▶ **TEXT SEGMENT**:
◇ ◇ ◇

From what I know about hubby's g-g-grandmother, this could very well be her sad fate. The family was chronically impoverished, I have confirmed from the records and from later comments made by Mary's children as adults.


Mary's first-born child, Thomas John Slatter, didn't live to the age of 11. He was born in 1860 (see him in the 1861 UK census excerpt here, with the Slatter family listed in Whitechapel) and he died sometime before the 1871 UK census. * Was this why Mary was first institutionalized?

I hope the Colney Hatch records will give me more insight into Mary's life. Also, I've sent for Mary Slatter's death cert to see what it says. UPDATE: Mary's death cert is a single line in a ledger. It says "date of death is April 19, 1889; place: "Middlesex Lunatic Asylum, Banstead; female, age 52, wife of a labourer, Whitechapel; cause of death is phthisis." No place of burial mentioned, no maiden name. Since the Mary I'm seeking was the wife of a labourer in Whitechapel, the death cert supports my theory but doesn't prove that Mary Slatter in Banstead was Mary Shehen Slatter, hubby's g-g-grandma.

◇ ◇ ◇

▶ **RECORDED DATA**:

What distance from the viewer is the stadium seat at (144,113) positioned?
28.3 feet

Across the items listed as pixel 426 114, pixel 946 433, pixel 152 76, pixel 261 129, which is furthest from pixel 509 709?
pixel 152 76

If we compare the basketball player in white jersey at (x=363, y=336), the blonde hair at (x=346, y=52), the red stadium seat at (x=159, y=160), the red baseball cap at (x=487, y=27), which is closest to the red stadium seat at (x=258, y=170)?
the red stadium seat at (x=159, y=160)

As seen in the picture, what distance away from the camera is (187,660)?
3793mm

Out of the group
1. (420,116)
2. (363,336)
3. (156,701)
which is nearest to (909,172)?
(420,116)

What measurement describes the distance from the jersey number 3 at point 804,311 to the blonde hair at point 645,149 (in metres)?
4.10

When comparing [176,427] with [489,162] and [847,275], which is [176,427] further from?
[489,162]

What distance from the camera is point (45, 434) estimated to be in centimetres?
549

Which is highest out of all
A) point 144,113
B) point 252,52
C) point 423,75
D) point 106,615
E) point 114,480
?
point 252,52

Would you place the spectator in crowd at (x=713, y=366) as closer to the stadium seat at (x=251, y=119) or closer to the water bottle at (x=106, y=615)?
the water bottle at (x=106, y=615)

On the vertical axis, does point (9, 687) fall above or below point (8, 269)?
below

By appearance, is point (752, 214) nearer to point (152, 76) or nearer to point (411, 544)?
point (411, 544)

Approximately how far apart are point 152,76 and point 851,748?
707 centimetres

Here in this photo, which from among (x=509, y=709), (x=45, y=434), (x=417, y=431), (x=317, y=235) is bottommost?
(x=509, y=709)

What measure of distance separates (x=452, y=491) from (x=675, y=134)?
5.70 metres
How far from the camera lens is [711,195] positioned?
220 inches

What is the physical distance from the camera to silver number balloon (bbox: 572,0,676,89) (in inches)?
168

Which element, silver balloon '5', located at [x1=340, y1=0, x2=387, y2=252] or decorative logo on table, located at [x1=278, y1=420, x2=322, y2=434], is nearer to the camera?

◇ ◇ ◇

▶ **ACTIVITIES**:
1. Reproduce the text about Mary Slatter between "Mary's first-born child, Thomas" and "Slatter, hubby's g-g-grandma.", inclusive.
2. Answer these from the text about Mary Slatter:
(a) In what year was Thomas John Slatter born?
(b) What cause of death is listed on the death certificate?
(c) What age does the death certificate give?
The records come from a different source than the text about Mary Slatter.

▶ **RESULTS**:
1.
Mary's first-born child, Thomas John Slatter, didn't live to the age of 11. He was born in 1860 (see him in the 1861 UK census excerpt here, with the Slatter family listed in Whitechapel) and he died sometime before the 1871 UK census. * Was this why Mary was first institutionalized?

I hope the Colney Hatch records will give me more insight into Mary's life. Also, I've sent for Mary Slatter's death cert to see what it says. UPDATE: Mary's death cert is a single line in a ledger. It says "date of death is April 19, 1889; place: "Middlesex Lunatic Asylum, Banstead; female, age 52, wife of a labourer, Whitechapel; cause of death is phthisis." No place of burial mentioned, no maiden name. Since the Mary I'm seeking was the wife of a labourer in Whitechapel, the death cert supports my theory but doesn't prove that Mary Slatter in Banstead was Mary Shehen Slatter, hubby's g-g-grandma.

2.
(a) 1860
(b) Phthisis
(c) 52